[Aim of the exercise] In the SW99 thread, why does Shipwreck decline to post side-view pictures with each backstrap installed? Answer in one to three sentences.
==== Document segment ====
# SW99?



## Vom Kriege (May 5, 2006)

Would someone that has a SW99 or the Walther version please post sideview pics of it with each backstrap installed? Thanks.


----------



## Shipwreck (Jan 26, 2006)

I have a SW99, but it is rather a pain to get that pin out, so I'd rather not do it. I'll tell ya, though, that until U feel the grips, the photos won't make much difference to you. U actually have to try it.

Unless you have very large hands, most people just leave the medium one on (the one that comes already installed in the gun). I have small hands, yet I like this best.


----------



## Vom Kriege (May 5, 2006)

Is there one that has a more flat profile?


----------



## Shipwreck (Jan 26, 2006)

The flattest is the smallest, if I remember correctly. But, w/o the curve in the palm of your hand, it doesn't feel right to me.


----------



## Vom Kriege (May 5, 2006)

The curve is in exactly the wrong spot for my hand, and I just can't get a comfortable grip on it. Other than that, I love the pistol.


----------



## Shipwreck (Jan 26, 2006)

U don't have the different grips with yours?
==== Data extract ====
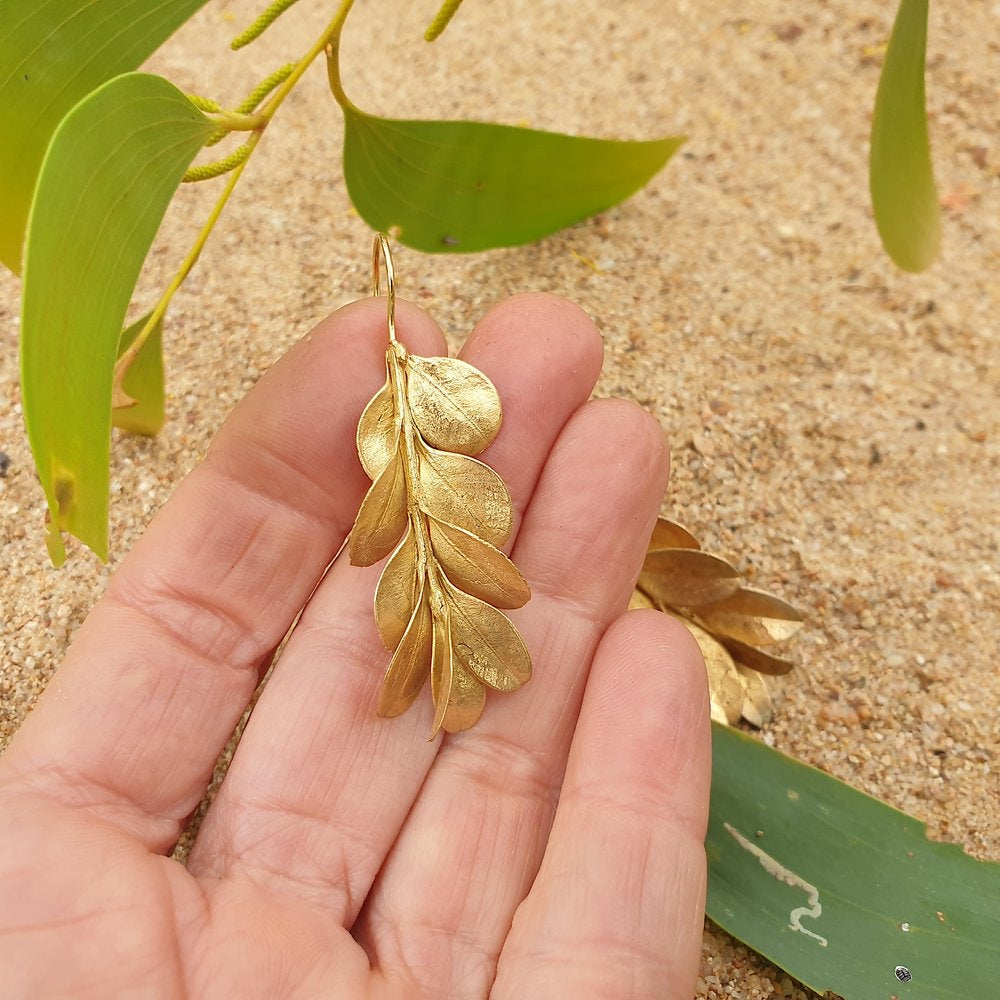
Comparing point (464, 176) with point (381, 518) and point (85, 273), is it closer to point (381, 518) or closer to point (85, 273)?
====
[Full answer] Shipwreck finds it a pain to get the pin out and would rather not do it. Shipwreck adds that photos won't make much difference until you feel the grips, because you actually have to try them.